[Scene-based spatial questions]
┄┄┄┄┄┄┄┄┄┄

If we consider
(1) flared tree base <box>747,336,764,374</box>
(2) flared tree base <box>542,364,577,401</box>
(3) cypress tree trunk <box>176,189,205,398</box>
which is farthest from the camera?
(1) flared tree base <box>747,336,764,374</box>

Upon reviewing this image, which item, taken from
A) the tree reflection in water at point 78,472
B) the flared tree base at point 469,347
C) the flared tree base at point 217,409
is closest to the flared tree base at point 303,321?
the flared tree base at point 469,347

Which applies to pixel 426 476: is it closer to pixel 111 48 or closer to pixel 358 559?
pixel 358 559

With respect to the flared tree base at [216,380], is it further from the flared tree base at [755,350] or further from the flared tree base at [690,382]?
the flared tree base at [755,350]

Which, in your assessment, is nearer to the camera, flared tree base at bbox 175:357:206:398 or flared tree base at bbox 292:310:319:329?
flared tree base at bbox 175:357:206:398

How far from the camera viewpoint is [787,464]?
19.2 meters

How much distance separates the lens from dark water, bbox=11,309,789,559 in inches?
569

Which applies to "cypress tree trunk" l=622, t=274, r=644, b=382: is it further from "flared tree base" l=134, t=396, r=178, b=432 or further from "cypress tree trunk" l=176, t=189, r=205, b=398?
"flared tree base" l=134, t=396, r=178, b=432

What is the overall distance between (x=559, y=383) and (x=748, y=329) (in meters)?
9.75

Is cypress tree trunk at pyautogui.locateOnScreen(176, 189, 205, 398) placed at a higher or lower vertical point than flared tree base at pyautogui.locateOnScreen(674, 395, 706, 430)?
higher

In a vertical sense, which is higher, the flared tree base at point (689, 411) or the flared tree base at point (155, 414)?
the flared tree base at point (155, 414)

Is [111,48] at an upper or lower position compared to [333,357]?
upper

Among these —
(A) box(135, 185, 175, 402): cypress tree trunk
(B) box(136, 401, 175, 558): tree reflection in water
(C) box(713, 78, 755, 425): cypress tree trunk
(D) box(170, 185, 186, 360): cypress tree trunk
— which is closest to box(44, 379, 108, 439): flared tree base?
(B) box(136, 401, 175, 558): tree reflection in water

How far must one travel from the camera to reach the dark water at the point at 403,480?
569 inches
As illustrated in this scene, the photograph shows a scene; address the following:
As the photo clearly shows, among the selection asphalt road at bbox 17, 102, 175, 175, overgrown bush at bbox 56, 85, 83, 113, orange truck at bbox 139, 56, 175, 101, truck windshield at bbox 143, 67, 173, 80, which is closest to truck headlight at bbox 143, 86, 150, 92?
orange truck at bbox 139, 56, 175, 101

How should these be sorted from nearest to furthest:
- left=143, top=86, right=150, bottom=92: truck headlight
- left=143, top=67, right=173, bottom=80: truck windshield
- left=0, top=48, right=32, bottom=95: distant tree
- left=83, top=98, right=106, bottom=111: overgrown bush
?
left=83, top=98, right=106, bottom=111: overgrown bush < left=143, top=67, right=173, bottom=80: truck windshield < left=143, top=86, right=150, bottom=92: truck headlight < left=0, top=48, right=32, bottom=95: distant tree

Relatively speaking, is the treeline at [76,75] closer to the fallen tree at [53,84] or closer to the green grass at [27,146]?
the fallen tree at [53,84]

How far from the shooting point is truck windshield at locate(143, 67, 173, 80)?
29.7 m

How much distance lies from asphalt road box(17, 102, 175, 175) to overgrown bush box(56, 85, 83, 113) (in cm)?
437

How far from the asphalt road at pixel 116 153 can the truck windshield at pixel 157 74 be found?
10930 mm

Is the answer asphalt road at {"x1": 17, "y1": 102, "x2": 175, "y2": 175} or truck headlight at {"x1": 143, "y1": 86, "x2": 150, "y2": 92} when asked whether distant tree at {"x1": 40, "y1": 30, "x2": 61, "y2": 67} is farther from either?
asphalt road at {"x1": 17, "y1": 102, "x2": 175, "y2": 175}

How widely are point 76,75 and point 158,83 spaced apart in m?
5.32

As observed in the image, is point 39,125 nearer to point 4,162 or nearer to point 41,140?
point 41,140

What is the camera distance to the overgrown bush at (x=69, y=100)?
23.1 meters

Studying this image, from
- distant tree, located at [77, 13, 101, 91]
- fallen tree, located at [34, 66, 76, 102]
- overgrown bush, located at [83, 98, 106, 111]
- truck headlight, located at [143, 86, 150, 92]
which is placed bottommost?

┄┄┄┄┄┄┄┄┄┄

*Given task:* Copy every item above word for word, with nothing left out or changed.

*Result of the exercise:*
If we consider
(1) flared tree base <box>747,336,764,374</box>
(2) flared tree base <box>542,364,577,401</box>
(3) cypress tree trunk <box>176,189,205,398</box>
which is farthest from the camera?
(1) flared tree base <box>747,336,764,374</box>

Upon reviewing this image, which item, taken from
A) the tree reflection in water at point 78,472
B) the flared tree base at point 469,347
C) the flared tree base at point 217,409
is closest to the flared tree base at point 303,321?
the flared tree base at point 469,347

Which applies to pixel 426 476: is it closer to pixel 111 48 or closer to pixel 358 559?
pixel 358 559

With respect to the flared tree base at [216,380], is it further from the flared tree base at [755,350] or further from the flared tree base at [690,382]?
the flared tree base at [755,350]

Which, in your assessment, is nearer to the camera, flared tree base at bbox 175:357:206:398 or flared tree base at bbox 292:310:319:329?
flared tree base at bbox 175:357:206:398

How far from the camera viewpoint is [787,464]?
19.2 meters

How much distance separates the lens from dark water, bbox=11,309,789,559 in inches?
569

Which applies to "cypress tree trunk" l=622, t=274, r=644, b=382: is it further from "flared tree base" l=134, t=396, r=178, b=432 or further from "cypress tree trunk" l=176, t=189, r=205, b=398?
"flared tree base" l=134, t=396, r=178, b=432

What is the overall distance between (x=559, y=383) and (x=748, y=329) (in meters)?
9.75

Is cypress tree trunk at pyautogui.locateOnScreen(176, 189, 205, 398) placed at a higher or lower vertical point than flared tree base at pyautogui.locateOnScreen(674, 395, 706, 430)?
higher

In a vertical sense, which is higher, the flared tree base at point (689, 411) or the flared tree base at point (155, 414)?
the flared tree base at point (155, 414)

Is [111,48] at an upper or lower position compared to [333,357]?
upper

Among these —
(A) box(135, 185, 175, 402): cypress tree trunk
(B) box(136, 401, 175, 558): tree reflection in water
(C) box(713, 78, 755, 425): cypress tree trunk
(D) box(170, 185, 186, 360): cypress tree trunk
— which is closest to box(44, 379, 108, 439): flared tree base?
(B) box(136, 401, 175, 558): tree reflection in water

How far must one travel from the camera to reach the dark water at the point at 403,480?
569 inches
As illustrated in this scene, the photograph shows a scene; address the following:
As the photo clearly shows, among the selection asphalt road at bbox 17, 102, 175, 175, overgrown bush at bbox 56, 85, 83, 113, orange truck at bbox 139, 56, 175, 101, truck windshield at bbox 143, 67, 173, 80, which is closest to truck headlight at bbox 143, 86, 150, 92?
orange truck at bbox 139, 56, 175, 101

How should these be sorted from nearest to furthest:
- left=143, top=86, right=150, bottom=92: truck headlight
- left=143, top=67, right=173, bottom=80: truck windshield
- left=0, top=48, right=32, bottom=95: distant tree
- left=83, top=98, right=106, bottom=111: overgrown bush
?
left=83, top=98, right=106, bottom=111: overgrown bush < left=143, top=67, right=173, bottom=80: truck windshield < left=143, top=86, right=150, bottom=92: truck headlight < left=0, top=48, right=32, bottom=95: distant tree

Relatively speaking, is the treeline at [76,75] closer to the fallen tree at [53,84] or closer to the green grass at [27,146]?
the fallen tree at [53,84]

How far from the shooting point is truck windshield at locate(143, 67, 173, 80)?
29.7 m

How much distance lies from asphalt road box(17, 102, 175, 175) to overgrown bush box(56, 85, 83, 113) (in cm)?
437

How far from the asphalt road at pixel 116 153 can the truck windshield at pixel 157 74 be found?
10930 mm

Is the answer asphalt road at {"x1": 17, "y1": 102, "x2": 175, "y2": 175} or truck headlight at {"x1": 143, "y1": 86, "x2": 150, "y2": 92} when asked whether distant tree at {"x1": 40, "y1": 30, "x2": 61, "y2": 67} is farther from either?
asphalt road at {"x1": 17, "y1": 102, "x2": 175, "y2": 175}

How widely are point 76,75 and point 158,83 spaced apart in m?
5.32

As observed in the image, is point 39,125 nearer to point 4,162 or nearer to point 41,140?
point 41,140

What is the camera distance to the overgrown bush at (x=69, y=100)?
23.1 meters

Studying this image, from
- distant tree, located at [77, 13, 101, 91]
- fallen tree, located at [34, 66, 76, 102]
- overgrown bush, located at [83, 98, 106, 111]
- truck headlight, located at [143, 86, 150, 92]
which is placed bottommost?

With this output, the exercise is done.